Minutes before Vodacom announced all conditions of the merger had finally been met, the CWU lodged an urgent application in the Pretoria High Court to have the process halted.
The union has been vocal about its opposition to the merger and the interdict is no surprise to most industry watchers.
CWU's secretary general, Gallant Roberts, says: “Telkom and all others involved in this transaction have shown gross undermining of our organisation and the public in general, in the way that this matter was handled.”
He says the union should have been, but never was, properly consulted on the process to have Vodacom freed from Telkom. The union is fuming over the lack of consultation. “We had no other option but to use the law to force all parties to properly consult CWU, as we have members in both Telkom and Vodacom.”
All three companies have maintained the unions have been consulted on each step of the process. However, the union is adamant it has battled for information from the companies since the start of the process.

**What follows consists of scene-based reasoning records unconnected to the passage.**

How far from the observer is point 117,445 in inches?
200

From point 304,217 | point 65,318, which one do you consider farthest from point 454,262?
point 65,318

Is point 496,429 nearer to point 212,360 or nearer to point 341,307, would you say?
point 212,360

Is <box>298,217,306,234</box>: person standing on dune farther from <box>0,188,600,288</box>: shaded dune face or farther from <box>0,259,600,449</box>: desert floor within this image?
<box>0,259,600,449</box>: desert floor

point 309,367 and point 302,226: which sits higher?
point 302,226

Roberts says the union would never have supported the sale of Vodacom to Vodafone, and a transaction of its nature should never have taken place. “Vodafone is a European company and SA companies should not be in foreign hands.”
Fighting chance
The union's application will be heard tomorrow at the High Court, which will determine whether to grant the interdict against the sale. The CWU has been discussing possible mechanisms of being heard since before January.
Roberts is convinced the organisation has good legal standing, because Vodacom, Vodafone and Telkom have a memorandum of understanding with the Department of Communications, which stipulates the labour unions must be consulted throughout the process.

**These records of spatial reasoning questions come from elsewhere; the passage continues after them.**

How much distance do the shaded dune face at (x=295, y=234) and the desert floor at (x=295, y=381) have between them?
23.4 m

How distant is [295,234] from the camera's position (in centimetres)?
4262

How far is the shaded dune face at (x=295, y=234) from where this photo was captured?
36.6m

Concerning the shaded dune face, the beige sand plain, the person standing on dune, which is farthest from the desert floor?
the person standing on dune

Telkom says it will fight the application, and the fixed-line company will likely present those arguments at the High Court hearings tomorrow.
Telkom, Vodacom and the CWU have had a long embattled history, with Telkom fighting the union on wage issues and Vodacom battling it over its black empowerment transaction from last year.
Ready to roll
Vodacom and Telkom would have hoped to avoid this kind of hurdle, specifically since all the regulatory approvals have been made and all other recommended conditions have been met, albeit two weeks off schedule.

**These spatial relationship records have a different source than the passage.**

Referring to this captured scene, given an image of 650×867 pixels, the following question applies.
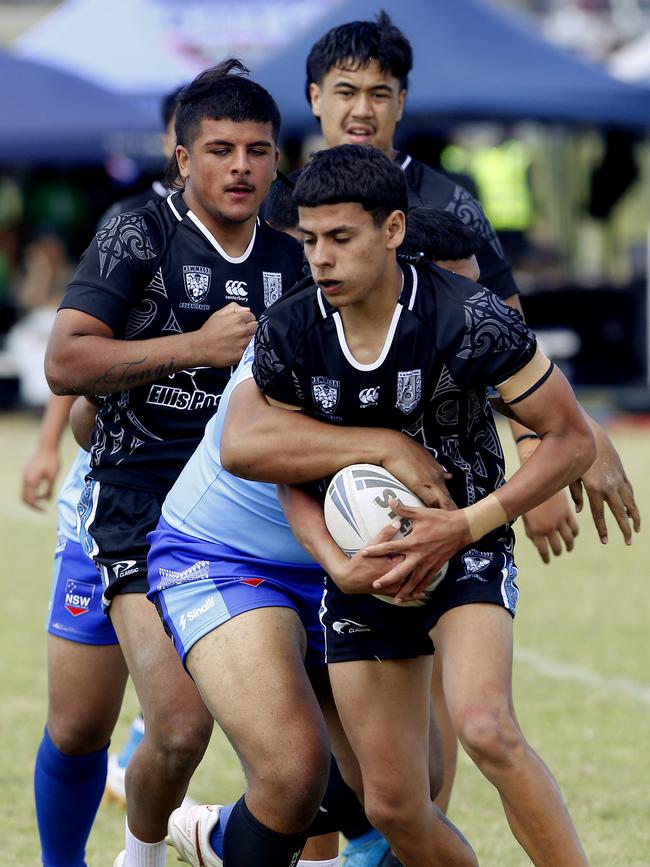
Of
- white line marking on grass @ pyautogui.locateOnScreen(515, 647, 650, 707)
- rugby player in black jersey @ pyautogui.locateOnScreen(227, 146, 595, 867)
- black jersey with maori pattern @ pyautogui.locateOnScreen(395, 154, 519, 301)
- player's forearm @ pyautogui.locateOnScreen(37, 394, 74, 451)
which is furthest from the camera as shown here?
white line marking on grass @ pyautogui.locateOnScreen(515, 647, 650, 707)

Vodacom has pushed back the listing to 18 May. While Vodacom's JSE debut will be roughly two weeks late, the companies are keen to part ways and begin making their own African imprint as independent telecoms groups.
The companies have been busily signing deals and building opportunities that can only be carried out if they are separated. Telkom's latest is a deal with AT&T that will see it competing in the African space, and Vodacom has plans to aggressively take on the same market.
The current contractual agreement between Vodacom and Telkom means neither can effectively compete in Africa while they are joined. Should the High Court application be granted in favour of the union, plans for Telkom to have fully unbundled Vodacom by 18 May will be scuppered.
Despite the trouble, Vodacom still plans to release its maiden results for the year ended 31 March, the day after it expects to list.